Kecemasan Sanchez tentu ada alasannya. Publik pasti belum lupa ketika wasit asal Jepang, Yuichi Nishimura yang memberikan “hadiah” penalti kepada Brasil ketika menghadapi Kroasia di laga pembuka Piala Dunia 2014. Penalti itu datang di menit 71, saat kedudukan masih sama kuat 1-1, sehingga membuat mental bertanding Luca Modric dkk hancur seketika.

Jika wasit menjalankan tugasnya dengan baik, Sanchez yakin timnya punya peluang besar untuk mencetak sejarah menyingkirkan tuan rumah di babak 16 besar. Tapi Sancez tetap memiliki respek besar buat Brasil sebagai tim paling banyak menjuarai Piala Dunia.
 
“Tentu saja saya respek terhadap mereka. Brasil punya tim dan pemain yang bagus,” kata Sanchez.

“Saya rasa Brasil juga punya pertahanan terbaik di dunia. Tapi saya sangat antusias menghadapi Brasil, melawan beberapa rekan setim di Barcelona seperti Neymar dan Dani Alves.

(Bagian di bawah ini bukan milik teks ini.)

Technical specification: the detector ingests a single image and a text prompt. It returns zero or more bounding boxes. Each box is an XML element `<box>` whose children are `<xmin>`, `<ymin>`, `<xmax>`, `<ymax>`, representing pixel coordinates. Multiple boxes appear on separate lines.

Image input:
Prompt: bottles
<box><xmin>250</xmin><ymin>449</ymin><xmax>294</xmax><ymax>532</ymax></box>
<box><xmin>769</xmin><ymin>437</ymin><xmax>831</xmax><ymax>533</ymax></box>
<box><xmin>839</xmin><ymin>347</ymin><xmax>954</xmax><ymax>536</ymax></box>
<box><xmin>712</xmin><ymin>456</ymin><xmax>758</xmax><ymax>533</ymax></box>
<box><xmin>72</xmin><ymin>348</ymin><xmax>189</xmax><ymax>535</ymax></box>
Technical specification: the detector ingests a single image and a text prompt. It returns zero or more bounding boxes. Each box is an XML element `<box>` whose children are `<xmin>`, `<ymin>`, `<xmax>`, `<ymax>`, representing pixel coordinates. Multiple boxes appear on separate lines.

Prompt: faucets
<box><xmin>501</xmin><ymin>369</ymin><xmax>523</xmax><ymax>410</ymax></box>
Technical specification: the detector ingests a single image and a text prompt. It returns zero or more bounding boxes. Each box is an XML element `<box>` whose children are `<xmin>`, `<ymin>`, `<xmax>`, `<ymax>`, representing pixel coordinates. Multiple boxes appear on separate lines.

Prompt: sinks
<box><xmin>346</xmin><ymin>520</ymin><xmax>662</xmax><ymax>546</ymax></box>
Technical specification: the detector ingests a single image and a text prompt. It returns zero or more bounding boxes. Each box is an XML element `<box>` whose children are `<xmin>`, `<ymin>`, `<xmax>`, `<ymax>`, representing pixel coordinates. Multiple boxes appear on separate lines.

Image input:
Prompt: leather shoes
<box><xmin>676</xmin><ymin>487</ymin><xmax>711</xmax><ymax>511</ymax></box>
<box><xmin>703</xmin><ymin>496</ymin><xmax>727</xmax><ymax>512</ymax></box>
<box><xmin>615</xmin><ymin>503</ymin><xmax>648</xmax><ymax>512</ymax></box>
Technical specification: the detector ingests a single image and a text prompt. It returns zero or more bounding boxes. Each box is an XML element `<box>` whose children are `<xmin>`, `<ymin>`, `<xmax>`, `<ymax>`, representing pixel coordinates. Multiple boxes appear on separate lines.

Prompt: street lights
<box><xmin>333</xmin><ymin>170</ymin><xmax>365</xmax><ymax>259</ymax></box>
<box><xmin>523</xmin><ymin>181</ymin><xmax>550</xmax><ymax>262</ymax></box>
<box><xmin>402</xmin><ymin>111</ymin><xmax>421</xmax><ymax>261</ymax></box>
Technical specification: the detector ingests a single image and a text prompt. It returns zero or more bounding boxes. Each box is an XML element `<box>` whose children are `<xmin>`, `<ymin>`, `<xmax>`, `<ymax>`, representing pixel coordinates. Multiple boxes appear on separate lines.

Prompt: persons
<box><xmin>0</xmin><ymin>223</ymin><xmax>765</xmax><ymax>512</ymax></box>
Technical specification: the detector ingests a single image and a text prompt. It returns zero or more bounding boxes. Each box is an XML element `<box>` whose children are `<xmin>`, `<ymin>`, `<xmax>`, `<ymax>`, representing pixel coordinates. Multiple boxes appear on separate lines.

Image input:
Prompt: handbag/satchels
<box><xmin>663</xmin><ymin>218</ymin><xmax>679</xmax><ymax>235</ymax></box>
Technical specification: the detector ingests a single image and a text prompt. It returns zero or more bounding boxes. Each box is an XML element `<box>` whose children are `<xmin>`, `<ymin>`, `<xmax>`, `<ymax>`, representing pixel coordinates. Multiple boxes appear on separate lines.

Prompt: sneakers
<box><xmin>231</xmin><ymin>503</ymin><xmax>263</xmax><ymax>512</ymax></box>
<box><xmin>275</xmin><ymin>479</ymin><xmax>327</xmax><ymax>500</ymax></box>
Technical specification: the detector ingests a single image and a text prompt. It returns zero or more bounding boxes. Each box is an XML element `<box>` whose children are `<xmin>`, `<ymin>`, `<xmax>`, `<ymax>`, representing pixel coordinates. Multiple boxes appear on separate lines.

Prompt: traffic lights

Saya akan sangat menikmati laga nanti,” imbuhnya.

Sementara itu, gelandang La Roja, Mauricio Isla, meminta rekan-rekannya untuk mewaspadai serangan lewat bola-bola atas yang dilakukan Brasil. Pasalnya, empat tahun lalu, timnya kebobolan dengan cara seperti itu.
 
“Permainan bola atas selalu sulit buat kami. Saya akan sangat senang jika Elias Figueroa atau Chano Garrido masih membela Cile. Karena bek kami sekarang tidak ada yang punya tinggi badan ideal,” tutur Isla. (dim)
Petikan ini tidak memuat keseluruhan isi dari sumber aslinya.